EXCERTO DO TEXTO:
============================================================
Perante tudo o que observam no dia-a-dia e revendo, no seu imaginário, a forma como têm sido tratados ao longo dos anos, poucos são os cidadãos que continuam a depositar confiança no Estado, nos partidos políticos, nos governantes e nos autarcas. Há pessoas perigosas, que magoam os outros, porque os não veem, outras que mentem para não verem o que fazem.  Os poucos cidadãos que se aproximam dos partidos políticos parecem ser, principalmente, ingénuos bem-intencionados ou oportunistas mal-intencionados. Após tantos anos de desilusões e sofrimento, os cidadãos já não sabem o que fazer para tentar mudar comportamentos. Muitos mantém-se à distância, comentam, fazem alguma chacota e observam.  A sociedade civil também não consegue dar respostas, continuando por construir a sociedade onde queremos viver.

Outra consequência que o cidadão tira do que observa é que tem de se proteger a si mesmo, de fazer o que for possível para assegurar a sua sobrevivência e a da sua família.  A sociedade atual não lhe incute confiança, nem lhe dá segurança. Os cidadãos aprenderam que não podem contar com o Estado nem com os governantes, e que são maltratados e humilhados quando precisam de alguma coisa. O cidadão é obrigado a estender a mão. Para resolverem problemas como o da habitação, se protegerem da insegurança, custearem as despesas da educação das crianças e as da saúde, construírem uma reforma minimamente decente, só podem contar consigo mesmos. Assim, se têm profissões ou atividade liberais, se podem fazer uns negócios, ou uns biscates, trabalham imenso, fazem por vezes o que não deviam fazer e tentam esconder o que podem da Autoridade Tributária e da Segurança Social. Os negócios, as negociatas e as práticas associais, os trabalhinhos por fora e os biscates, em todas as profissões e classes sociais, são a forma de construir uma reserva de segurança que, infelizmente, muitos acabam por não conseguirem fazer.
============================================================
Resuma em duas frases o texto sobre a desconfiança dos cidadãos no Estado. As linhas abaixo vêm de uma fonte diferente.

CONJUNTO DE LINHAS:
============================================================
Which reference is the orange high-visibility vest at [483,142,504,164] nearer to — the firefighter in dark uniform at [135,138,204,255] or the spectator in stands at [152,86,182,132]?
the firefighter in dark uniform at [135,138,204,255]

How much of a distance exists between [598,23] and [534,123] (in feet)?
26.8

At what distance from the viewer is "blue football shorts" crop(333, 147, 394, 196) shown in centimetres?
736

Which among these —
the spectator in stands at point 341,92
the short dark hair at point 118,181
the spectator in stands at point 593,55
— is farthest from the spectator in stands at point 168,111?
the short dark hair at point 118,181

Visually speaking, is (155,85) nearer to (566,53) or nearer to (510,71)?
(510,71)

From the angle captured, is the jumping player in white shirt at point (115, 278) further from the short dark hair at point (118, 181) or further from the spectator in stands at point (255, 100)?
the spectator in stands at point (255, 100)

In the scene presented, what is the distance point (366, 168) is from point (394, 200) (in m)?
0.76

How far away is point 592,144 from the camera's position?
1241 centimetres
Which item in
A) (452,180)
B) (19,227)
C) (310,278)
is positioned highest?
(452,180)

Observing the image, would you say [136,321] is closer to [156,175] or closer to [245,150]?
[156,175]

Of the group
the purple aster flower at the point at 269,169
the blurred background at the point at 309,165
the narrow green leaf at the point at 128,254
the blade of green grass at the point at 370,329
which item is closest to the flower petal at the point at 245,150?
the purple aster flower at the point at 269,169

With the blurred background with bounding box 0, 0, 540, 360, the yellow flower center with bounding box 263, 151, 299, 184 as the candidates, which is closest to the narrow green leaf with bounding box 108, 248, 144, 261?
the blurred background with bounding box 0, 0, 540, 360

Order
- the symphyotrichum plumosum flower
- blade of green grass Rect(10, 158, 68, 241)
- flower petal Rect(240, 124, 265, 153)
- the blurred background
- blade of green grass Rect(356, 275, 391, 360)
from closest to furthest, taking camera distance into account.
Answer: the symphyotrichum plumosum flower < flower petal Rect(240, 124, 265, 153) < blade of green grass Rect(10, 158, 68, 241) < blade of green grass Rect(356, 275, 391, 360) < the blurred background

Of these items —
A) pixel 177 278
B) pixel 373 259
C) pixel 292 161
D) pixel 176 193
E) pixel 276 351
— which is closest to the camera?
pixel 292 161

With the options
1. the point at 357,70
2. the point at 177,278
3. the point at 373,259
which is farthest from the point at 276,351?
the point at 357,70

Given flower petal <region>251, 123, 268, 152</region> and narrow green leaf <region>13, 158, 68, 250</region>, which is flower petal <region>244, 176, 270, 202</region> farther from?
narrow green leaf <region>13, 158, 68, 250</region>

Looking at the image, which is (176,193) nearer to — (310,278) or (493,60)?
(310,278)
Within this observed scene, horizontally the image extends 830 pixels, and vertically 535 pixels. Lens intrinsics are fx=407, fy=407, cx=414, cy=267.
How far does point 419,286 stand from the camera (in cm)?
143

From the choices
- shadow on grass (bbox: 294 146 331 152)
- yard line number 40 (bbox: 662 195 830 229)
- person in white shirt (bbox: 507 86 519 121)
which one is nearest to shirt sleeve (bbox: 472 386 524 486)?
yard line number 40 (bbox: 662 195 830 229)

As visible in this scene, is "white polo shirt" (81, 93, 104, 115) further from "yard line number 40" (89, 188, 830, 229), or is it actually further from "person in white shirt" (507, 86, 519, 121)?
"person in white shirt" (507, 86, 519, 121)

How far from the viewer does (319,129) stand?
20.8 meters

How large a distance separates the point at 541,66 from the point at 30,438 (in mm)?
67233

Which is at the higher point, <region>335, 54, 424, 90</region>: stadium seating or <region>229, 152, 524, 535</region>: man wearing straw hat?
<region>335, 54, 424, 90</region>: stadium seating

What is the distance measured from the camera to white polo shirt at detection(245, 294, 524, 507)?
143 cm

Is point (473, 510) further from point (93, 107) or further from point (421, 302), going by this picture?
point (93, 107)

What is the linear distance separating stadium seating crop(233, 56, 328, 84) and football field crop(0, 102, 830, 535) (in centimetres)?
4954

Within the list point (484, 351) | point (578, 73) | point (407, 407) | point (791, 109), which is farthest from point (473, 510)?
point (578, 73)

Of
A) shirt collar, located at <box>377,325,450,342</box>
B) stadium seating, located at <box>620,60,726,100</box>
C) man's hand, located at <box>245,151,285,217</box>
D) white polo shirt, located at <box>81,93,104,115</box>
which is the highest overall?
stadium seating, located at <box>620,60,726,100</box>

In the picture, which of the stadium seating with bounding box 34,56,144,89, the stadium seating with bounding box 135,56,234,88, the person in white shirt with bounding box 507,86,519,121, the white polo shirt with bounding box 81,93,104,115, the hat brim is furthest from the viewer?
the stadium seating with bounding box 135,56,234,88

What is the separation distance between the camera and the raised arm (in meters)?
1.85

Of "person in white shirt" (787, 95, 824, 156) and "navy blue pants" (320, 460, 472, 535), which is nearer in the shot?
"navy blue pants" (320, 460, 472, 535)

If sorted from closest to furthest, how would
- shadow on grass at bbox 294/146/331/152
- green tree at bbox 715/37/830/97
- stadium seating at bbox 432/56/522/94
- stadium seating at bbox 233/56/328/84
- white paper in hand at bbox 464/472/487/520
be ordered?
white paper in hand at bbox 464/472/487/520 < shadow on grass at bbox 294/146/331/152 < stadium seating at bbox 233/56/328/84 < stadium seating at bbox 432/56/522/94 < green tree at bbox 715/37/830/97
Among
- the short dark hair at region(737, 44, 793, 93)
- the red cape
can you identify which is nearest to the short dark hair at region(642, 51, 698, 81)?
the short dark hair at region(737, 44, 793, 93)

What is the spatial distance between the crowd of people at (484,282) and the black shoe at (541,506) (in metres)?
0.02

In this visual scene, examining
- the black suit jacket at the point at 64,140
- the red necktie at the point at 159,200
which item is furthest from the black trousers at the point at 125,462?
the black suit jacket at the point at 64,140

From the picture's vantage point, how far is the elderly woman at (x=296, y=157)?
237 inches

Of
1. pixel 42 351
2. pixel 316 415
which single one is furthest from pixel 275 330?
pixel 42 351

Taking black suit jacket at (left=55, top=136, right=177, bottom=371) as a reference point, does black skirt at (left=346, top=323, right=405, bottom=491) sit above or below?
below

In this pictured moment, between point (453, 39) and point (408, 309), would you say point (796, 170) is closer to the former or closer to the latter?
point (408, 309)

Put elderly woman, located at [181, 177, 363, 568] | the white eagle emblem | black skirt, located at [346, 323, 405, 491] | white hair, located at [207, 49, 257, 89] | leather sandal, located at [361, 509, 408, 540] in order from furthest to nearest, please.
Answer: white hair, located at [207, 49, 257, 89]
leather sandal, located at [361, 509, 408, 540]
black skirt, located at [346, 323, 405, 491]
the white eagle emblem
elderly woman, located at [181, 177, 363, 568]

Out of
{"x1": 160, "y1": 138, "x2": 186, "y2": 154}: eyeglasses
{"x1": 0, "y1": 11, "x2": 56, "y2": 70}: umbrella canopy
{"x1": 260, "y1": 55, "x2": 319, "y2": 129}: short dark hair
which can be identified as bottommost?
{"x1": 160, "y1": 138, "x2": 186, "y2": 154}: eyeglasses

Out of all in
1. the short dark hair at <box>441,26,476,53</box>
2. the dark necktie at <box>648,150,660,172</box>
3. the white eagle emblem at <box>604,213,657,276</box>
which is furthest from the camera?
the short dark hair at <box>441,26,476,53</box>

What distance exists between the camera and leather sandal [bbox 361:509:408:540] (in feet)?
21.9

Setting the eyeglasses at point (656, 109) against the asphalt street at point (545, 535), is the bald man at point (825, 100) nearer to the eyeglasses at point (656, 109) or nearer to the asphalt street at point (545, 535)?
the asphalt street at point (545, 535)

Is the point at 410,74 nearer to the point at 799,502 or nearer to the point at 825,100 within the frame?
============================================================
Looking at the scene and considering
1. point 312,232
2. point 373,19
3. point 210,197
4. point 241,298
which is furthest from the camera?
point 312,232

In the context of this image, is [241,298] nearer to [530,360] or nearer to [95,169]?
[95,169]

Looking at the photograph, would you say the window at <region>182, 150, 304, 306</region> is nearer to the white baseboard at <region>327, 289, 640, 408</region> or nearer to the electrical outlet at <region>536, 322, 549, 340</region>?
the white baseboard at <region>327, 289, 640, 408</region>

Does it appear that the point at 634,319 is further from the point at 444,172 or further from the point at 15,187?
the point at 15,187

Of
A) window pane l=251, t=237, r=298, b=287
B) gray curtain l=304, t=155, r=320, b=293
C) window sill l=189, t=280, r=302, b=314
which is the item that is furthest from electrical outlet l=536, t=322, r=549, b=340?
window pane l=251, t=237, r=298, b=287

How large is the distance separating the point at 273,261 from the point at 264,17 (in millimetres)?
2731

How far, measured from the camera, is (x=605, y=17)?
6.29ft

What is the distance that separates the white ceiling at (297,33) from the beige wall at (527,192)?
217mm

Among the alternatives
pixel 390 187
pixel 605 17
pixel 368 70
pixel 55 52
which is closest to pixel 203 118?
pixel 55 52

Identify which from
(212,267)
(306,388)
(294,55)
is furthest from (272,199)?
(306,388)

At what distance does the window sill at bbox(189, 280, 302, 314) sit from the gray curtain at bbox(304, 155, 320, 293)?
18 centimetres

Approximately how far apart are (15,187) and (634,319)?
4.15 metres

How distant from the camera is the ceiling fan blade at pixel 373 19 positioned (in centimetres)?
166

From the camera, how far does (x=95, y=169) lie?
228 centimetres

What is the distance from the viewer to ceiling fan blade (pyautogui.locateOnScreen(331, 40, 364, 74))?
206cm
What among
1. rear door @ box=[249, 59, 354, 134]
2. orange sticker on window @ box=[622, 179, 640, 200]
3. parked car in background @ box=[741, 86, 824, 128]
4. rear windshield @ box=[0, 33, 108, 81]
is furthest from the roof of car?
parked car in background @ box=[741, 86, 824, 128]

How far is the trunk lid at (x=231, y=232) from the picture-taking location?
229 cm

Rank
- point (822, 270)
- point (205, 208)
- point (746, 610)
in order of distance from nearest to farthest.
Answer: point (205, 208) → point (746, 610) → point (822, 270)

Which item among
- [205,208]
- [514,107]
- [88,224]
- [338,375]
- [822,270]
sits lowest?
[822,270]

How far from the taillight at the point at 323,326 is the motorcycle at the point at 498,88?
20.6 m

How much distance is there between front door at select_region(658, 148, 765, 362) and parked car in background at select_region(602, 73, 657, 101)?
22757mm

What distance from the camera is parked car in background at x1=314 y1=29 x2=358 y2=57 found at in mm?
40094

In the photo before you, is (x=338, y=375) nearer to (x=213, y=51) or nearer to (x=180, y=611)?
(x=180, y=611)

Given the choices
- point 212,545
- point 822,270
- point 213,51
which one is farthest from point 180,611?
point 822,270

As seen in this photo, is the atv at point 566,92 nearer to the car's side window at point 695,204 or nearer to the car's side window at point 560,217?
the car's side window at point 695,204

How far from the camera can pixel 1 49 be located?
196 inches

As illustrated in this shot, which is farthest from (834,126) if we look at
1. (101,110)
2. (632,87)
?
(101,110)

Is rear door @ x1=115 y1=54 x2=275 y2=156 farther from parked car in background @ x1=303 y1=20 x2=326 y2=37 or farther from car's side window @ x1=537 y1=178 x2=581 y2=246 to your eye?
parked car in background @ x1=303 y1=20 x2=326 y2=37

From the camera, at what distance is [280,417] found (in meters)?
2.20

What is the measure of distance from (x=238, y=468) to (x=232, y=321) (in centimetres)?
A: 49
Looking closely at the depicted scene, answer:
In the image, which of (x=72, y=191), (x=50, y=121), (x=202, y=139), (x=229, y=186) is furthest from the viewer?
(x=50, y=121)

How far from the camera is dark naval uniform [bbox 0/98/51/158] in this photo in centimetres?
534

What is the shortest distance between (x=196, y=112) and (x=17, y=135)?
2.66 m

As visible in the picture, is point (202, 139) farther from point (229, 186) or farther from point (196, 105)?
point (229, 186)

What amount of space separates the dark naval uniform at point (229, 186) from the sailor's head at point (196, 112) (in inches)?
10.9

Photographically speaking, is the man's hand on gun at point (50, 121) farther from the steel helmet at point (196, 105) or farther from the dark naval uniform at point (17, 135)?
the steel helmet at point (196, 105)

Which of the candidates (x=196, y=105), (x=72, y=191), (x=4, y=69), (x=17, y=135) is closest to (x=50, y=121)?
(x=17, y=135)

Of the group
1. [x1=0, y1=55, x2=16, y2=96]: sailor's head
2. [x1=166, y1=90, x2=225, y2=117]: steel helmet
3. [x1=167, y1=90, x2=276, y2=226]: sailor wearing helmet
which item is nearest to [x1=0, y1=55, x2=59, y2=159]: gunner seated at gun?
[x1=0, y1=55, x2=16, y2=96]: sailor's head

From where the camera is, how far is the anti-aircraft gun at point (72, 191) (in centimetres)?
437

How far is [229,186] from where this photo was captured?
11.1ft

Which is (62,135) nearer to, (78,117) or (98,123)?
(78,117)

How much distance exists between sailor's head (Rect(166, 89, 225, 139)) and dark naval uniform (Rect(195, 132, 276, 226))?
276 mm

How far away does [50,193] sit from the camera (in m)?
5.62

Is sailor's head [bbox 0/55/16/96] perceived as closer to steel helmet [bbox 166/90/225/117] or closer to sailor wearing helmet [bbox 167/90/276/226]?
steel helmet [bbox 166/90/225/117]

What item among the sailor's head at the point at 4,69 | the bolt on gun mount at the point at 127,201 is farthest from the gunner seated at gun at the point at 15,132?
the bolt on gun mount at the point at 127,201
============================================================
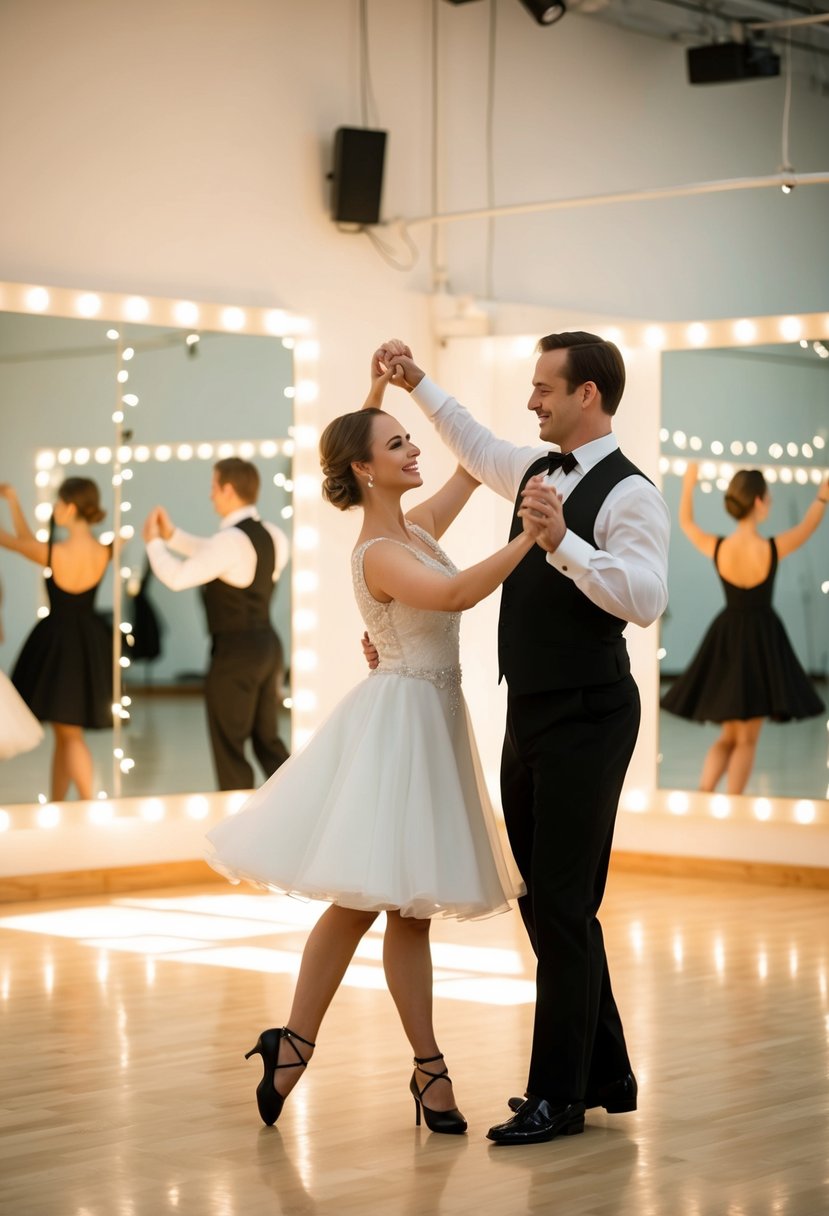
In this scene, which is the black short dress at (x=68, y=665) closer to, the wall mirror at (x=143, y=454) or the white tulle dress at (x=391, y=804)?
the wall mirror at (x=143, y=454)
============================================================
SOLUÇÃO DA TAREFA: Poucos cidadãos continuam a confiar no Estado, nos partidos políticos, nos governantes e nos autarcas, e, após tantos anos de desilusões, muitos mantêm-se à distância sem saber o que fazer para mudar comportamentos. Por não poderem contar com o Estado nem com os governantes, os cidadãos sentem que só podem contar consigo mesmos e recorrem a negócios, biscates e trabalhos por fora, tentando esconder o que podem da Autoridade Tributária e da Segurança Social, para construir uma reserva de segurança.